Given instruction: Turn each line of the listing below into a string in a JSON list, skipping blank lines. Don't include the pictures.

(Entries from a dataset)
########################################

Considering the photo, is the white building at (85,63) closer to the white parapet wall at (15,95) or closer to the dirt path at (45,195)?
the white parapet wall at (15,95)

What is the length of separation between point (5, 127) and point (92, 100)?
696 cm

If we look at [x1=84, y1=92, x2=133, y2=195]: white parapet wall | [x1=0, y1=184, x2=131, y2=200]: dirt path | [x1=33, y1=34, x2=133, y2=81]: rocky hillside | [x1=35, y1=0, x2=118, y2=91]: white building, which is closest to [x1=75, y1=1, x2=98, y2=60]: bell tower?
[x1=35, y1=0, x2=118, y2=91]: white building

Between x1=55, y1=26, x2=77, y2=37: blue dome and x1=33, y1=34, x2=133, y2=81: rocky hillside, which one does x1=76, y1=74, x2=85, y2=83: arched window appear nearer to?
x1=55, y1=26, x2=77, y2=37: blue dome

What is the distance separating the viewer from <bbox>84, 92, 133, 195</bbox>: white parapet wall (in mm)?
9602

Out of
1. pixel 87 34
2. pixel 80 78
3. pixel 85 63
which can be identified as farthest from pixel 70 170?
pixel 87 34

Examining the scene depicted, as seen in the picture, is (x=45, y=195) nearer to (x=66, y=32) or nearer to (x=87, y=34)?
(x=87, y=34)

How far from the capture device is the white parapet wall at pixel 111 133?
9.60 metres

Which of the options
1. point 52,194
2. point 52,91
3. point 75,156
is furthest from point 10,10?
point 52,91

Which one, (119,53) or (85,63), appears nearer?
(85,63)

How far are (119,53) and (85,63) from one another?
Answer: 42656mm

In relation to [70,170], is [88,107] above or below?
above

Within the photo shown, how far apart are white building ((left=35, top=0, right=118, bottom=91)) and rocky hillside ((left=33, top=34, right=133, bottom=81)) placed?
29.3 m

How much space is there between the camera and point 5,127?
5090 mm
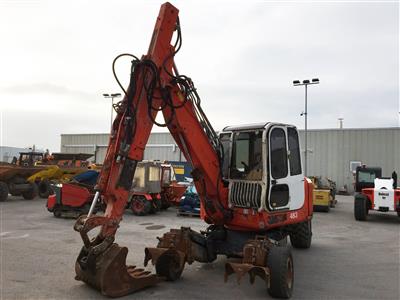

########################################

Problem solution:
[
  "Considering the photo, is the white building at (85,63) closer to the white parapet wall at (15,95) or closer to the dirt path at (45,195)?",
  "the white parapet wall at (15,95)",
  "What is the length of separation between point (5, 127) and point (92, 100)?",
  "696 cm",
  "If we look at [x1=84, y1=92, x2=133, y2=195]: white parapet wall | [x1=0, y1=184, x2=131, y2=200]: dirt path | [x1=33, y1=34, x2=133, y2=81]: rocky hillside | [x1=35, y1=0, x2=118, y2=91]: white building, which is closest to [x1=75, y1=1, x2=98, y2=60]: bell tower?",
  "[x1=35, y1=0, x2=118, y2=91]: white building",
  "Between x1=55, y1=26, x2=77, y2=37: blue dome and x1=33, y1=34, x2=133, y2=81: rocky hillside, which one does x1=76, y1=74, x2=85, y2=83: arched window appear nearer to?",
  "x1=55, y1=26, x2=77, y2=37: blue dome",
  "What is the distance separating the viewer from <bbox>84, 92, 133, 195</bbox>: white parapet wall (in mm)?",
  "9602",
  "Out of",
  "1. pixel 87 34",
  "2. pixel 80 78",
  "3. pixel 85 63",
  "which can be identified as farthest from pixel 70 170?",
  "pixel 87 34",
  "Examining the scene depicted, as seen in the picture, is (x=45, y=195) nearer to (x=66, y=32) or nearer to (x=87, y=34)?",
  "(x=87, y=34)",
  "How far from the capture device is the white parapet wall at pixel 111 133?",
  "9.60 metres",
  "Which of the options",
  "1. point 52,194",
  "2. point 52,91",
  "3. point 75,156",
  "is furthest from point 10,10?",
  "point 52,91",
  "Which one, (119,53) or (85,63), appears nearer?",
  "(85,63)",
  "How far are (119,53) and (85,63) from one another?",
  "Answer: 42656mm",
  "In relation to [70,170], is [88,107] above or below?",
  "above",
  "Within the photo shown, how far apart are white building ((left=35, top=0, right=118, bottom=91)) and rocky hillside ((left=33, top=34, right=133, bottom=81)) placed?",
  "29.3 m",
  "How much space is there between the camera and point 5,127?",
  "5090 mm"
]